## Program to demonstrate a simple tokenizer

Inputs collection of string.

Builds vocabulary by splitting on space. **Converts text to lowercase**

Encode sentence into list of input ids.

Decode list of ids to string

Uses <UNK> token for word not present in the vocabulary

In [117]:
class Tokenizer:
    """Demonstrate simple Tokenizer class in python"""
    def __init__(self):
        self.vocab = {"<UNK>": 0}
        self.id2word = {0: "<UNK>"}
        self.next_id = 1


    def build_vocab(self, texts):
        """Builds vocabulary from string"""
        for text in texts:
            words = text.lower().split(" ")
            unique_words = set(words)
            
            for word in unique_words:
                self.vocab[word] = self.next_id
                self.id2word[self.next_id] = word
                self.next_id += 1

    def encode(self, text):
        """Convert input text to list of ids"""
        encoded_ids = []
        words = text.lower().split(" ")
        for word in words:
            encoded_ids.append(self.vocab.get(word, 0))

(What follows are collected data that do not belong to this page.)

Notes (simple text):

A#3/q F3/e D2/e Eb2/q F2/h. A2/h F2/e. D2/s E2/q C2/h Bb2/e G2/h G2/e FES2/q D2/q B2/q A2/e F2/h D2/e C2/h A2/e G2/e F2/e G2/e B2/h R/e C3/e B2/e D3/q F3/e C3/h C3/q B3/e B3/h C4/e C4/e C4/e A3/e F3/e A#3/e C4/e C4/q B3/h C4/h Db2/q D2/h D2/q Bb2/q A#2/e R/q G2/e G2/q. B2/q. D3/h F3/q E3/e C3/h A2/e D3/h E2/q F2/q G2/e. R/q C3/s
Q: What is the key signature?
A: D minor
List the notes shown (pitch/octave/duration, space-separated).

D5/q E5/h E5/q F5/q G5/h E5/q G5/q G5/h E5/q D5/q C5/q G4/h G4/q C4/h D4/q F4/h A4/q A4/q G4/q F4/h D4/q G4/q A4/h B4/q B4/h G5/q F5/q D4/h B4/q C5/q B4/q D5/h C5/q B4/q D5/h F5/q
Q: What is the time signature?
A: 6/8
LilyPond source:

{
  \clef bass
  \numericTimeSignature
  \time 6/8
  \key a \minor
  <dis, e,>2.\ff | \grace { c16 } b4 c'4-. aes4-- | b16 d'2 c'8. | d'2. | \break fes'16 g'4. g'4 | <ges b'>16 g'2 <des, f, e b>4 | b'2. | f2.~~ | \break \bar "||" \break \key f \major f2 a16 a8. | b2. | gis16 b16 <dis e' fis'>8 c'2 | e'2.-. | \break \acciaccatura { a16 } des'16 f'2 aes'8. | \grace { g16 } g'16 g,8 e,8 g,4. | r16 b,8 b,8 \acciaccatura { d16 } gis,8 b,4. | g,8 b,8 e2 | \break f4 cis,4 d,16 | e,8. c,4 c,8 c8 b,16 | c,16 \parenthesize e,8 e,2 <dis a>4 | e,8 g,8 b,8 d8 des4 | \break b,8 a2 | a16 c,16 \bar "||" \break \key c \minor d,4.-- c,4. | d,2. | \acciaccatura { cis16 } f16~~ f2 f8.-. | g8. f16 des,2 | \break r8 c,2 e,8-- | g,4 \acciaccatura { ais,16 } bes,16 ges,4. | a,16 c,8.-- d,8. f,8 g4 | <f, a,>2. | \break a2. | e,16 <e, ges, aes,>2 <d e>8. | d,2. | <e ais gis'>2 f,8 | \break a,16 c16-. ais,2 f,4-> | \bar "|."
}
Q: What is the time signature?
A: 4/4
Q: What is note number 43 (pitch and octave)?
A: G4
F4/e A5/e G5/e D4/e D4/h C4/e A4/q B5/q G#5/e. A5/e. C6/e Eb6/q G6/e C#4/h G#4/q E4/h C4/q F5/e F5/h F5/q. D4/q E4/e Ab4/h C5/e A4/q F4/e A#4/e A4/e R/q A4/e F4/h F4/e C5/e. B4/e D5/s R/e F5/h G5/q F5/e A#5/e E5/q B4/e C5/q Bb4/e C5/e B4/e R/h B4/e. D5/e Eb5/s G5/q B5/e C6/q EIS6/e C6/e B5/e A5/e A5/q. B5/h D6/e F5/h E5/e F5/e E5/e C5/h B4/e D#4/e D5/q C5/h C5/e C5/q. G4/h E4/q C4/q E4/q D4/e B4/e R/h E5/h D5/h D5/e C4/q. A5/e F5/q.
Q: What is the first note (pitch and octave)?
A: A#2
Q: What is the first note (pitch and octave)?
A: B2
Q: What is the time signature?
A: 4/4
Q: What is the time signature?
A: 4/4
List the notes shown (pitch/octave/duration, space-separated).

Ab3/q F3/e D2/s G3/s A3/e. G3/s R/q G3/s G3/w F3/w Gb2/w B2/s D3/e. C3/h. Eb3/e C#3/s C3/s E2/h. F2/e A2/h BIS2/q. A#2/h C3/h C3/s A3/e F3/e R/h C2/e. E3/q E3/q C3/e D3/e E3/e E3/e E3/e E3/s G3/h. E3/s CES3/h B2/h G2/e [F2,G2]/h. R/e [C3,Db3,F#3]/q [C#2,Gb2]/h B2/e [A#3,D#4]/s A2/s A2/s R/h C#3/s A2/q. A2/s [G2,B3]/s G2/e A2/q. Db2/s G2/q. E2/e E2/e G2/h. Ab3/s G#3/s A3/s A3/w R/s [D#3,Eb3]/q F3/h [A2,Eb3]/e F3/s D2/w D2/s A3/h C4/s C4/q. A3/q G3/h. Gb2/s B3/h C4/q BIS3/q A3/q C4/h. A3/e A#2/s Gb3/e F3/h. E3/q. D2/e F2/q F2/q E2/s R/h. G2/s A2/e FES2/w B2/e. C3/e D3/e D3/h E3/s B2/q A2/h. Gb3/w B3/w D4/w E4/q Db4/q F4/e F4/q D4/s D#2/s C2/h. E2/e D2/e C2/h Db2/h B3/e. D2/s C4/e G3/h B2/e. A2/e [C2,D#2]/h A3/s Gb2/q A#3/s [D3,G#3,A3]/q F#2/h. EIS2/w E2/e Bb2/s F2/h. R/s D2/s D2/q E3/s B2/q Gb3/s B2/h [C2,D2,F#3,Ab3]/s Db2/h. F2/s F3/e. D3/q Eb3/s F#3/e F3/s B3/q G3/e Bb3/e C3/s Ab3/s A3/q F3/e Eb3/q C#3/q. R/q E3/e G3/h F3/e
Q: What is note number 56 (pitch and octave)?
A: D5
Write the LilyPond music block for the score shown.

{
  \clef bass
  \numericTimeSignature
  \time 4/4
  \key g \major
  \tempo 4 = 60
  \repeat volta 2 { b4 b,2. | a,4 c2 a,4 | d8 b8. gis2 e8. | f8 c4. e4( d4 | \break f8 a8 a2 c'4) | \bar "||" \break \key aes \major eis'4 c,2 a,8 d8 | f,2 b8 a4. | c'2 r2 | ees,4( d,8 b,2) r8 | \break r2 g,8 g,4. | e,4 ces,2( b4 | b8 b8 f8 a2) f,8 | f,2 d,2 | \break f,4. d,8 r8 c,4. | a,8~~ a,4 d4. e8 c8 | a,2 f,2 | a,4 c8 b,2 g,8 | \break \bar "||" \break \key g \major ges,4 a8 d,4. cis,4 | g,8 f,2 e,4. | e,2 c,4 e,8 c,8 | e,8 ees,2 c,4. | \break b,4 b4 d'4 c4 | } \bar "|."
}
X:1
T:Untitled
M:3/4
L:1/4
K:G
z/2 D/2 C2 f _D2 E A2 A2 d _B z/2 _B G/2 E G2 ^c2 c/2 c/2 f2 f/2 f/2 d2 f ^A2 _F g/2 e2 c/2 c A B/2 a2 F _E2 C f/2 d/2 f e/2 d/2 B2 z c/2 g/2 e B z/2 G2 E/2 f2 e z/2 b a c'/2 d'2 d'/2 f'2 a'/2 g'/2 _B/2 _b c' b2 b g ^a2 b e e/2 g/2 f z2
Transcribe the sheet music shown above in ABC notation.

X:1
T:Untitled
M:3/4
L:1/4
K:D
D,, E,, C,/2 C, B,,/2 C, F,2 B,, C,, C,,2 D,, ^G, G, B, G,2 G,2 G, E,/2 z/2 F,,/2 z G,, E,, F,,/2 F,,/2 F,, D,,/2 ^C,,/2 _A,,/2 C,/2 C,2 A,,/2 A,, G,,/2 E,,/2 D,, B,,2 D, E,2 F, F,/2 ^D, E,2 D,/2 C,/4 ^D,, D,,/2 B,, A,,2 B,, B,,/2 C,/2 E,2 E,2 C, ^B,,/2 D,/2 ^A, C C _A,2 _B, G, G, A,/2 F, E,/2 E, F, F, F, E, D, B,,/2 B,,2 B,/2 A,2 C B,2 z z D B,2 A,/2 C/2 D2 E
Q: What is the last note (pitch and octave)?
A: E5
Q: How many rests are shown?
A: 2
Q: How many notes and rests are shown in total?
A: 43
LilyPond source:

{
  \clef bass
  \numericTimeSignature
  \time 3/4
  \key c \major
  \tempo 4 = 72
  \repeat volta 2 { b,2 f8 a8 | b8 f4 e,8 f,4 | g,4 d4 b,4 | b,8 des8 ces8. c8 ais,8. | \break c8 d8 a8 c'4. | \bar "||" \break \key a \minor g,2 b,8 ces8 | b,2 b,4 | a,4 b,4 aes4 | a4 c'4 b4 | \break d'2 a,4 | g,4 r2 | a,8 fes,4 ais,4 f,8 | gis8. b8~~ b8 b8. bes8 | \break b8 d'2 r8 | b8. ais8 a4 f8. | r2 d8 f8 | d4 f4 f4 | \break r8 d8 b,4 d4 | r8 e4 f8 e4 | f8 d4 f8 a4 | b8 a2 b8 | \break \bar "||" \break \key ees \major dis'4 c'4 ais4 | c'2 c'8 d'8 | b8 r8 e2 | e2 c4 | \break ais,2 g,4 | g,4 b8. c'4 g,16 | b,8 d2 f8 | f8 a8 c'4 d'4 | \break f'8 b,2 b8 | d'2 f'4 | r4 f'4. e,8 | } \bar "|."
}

        return encoded_ids

    def decode(self, ids):
        """Convert list o ids back to string"""
        words = []
        for id in ids:
            words.append(self.id2word.get(id, "<UNK>"))
        return " ".join(words)
        
            
        

## Demonstration

In [118]:
input_str = ["I love learning AI"]

simple_tokenizer = Tokenizer()
simple_tokenizer.build_vocab(input_str)

print(f"Word2Idx: {simple_tokenizer.vocab}")
print(f"Idx2Word: {simple_tokenizer.id2word}")

Word2Idx: {'<UNK>': 0, 'love': 1, 'i': 2, 'learning': 3, 'ai': 4}
Idx2Word: {0: '<UNK>', 1: 'love', 2: 'i', 3: 'learning', 4: 'ai'}


### String to IDs

In [119]:
encoded_ids = simple_tokenizer.encode("I love learning AI")
print(f"Encoded IDs: {encoded_ids}")

Encoded IDs: [2, 1, 3, 4]


### IDs to string

In [120]:
string = simple_tokenizer.decode(encoded_ids)
print(f"Decoded text: {string}")

Decoded text: i love learning ai


### Handling Unknown

In [122]:
input_string = "I love learning math"
encoded_ids = simple_tokenizer.encode(input_string)
print(f"Encoded IDs: {encoded_ids}")
string = simple_tokenizer.decode(encoded_ids)
print(f"Decoded text: {string}")

Encoded IDs: [2, 1, 3, 0]
Decoded text: i love learning <UNK>